Пока Мышкин, устроившись на кушетке, занимался бумагами, Савин побрился, переоделся в свежую рубашку и подмел в комнате.
– Значит, Христофоров-Раджа "лег на дно"?
– Похоже. Всесоюзный розыск объявили, но пока безрезультатно. Ребята из МУРа сейчас его связи отрабатывают, да, боюсь, толку из этого будет мало – хитер, старый лис, – Савин присел рядом с Мышкиным.
– А как с шифровкой?
– Никак. Отыскали только источник, откуда взято изречение. Да вот сам смотри: Бытие, первая книга Ветхого завета. Двенадцатая глава. Жизнеописание праотца Авраама и его жены Сарры. Читай, здесь полный текст…
– "И сказал Господь: "Пойди из земли твоей, от родства твоего в землю, которую я укажу тебе; и я произведу от тебя великий народ и благословлю тебя, и возвеличу имя твое, и будешь ты в благословении, и злословящи тебя прокляну, и благословятся в тебе все племена земные". Уф… – Мышкин перевел дух. – Красиво говорил бог Элогим бедному Аврааму…
– Интересно, что хотел сказать тот, кто преподнес нам эту загадку?
– Послушай, Савин, а что если это не шифровка?
– Как это не шифровка? Ты сомневаешься в этом?
– Не то чтобы сомневаюсь, но предпосылки к этому есть. Суди сам: над этим текстом работают лучшие шифровальщики уже не одну неделю – все впустую. Неужели граф Воронцов-Вельяминов – если это и впрямь его вещи – был такой дока по части шифров? Да еще в те времена, когда шифровальное дело было, образно выражаясь, в колыбели?
– Ну не скажи, Костя. Методика шифровального дела, разработанная русским Генштабом перед первой мировой войной, считается по сей день одной из лучших.

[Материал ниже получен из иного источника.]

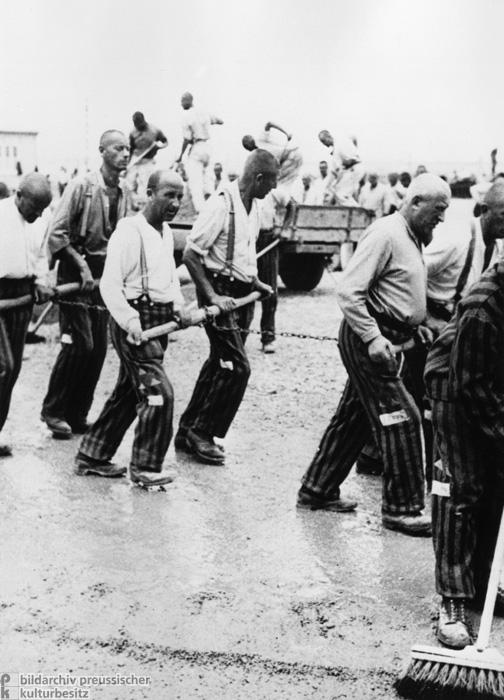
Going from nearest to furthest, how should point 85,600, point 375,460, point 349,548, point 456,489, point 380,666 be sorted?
1. point 380,666
2. point 456,489
3. point 85,600
4. point 349,548
5. point 375,460

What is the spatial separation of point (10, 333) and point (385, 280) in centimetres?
274

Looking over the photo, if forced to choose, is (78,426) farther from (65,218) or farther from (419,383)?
(419,383)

– Не спорю. Но в нашем случае это еще требуется доказать. А то мне кажется, что мы в трех соснах заблудились… Впрочем, Боря, давай пока оставим в покое твои московские изыскания. У меня тут кое-что есть и довольно интересное.

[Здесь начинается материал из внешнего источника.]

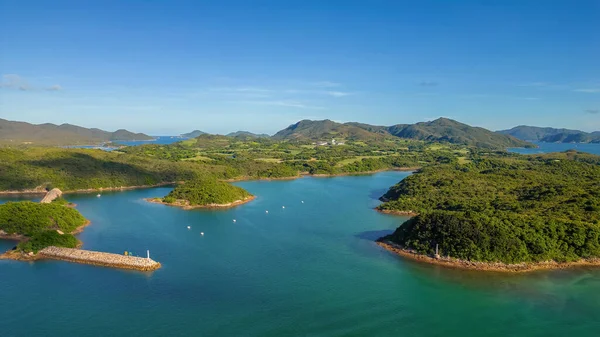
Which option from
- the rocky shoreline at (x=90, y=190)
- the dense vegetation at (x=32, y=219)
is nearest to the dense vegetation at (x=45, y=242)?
the dense vegetation at (x=32, y=219)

– Очередная загадка? – хмуро поинтересовался Савин, складывая бумаги в папку.
– Нет, просто стоящий шанс покончить со всеми загадками по этому делу.
– Блажен, кто верует…
– Боря, я тебя не узнаю. Где твой хваленый оптимизм?
– Взрослею, Костя. А значит, по пути в мир потусторонний шишки набиваю. А это, представь себе, больно даже оптимисту.
– Спасибо за откровенность. Понял. Может, оставим на завтра?
– Да чего там, продолжай…
– Ты помнишь дело Нальгиева?
– Нальгиева? Нальгиева… Что-то не припомню.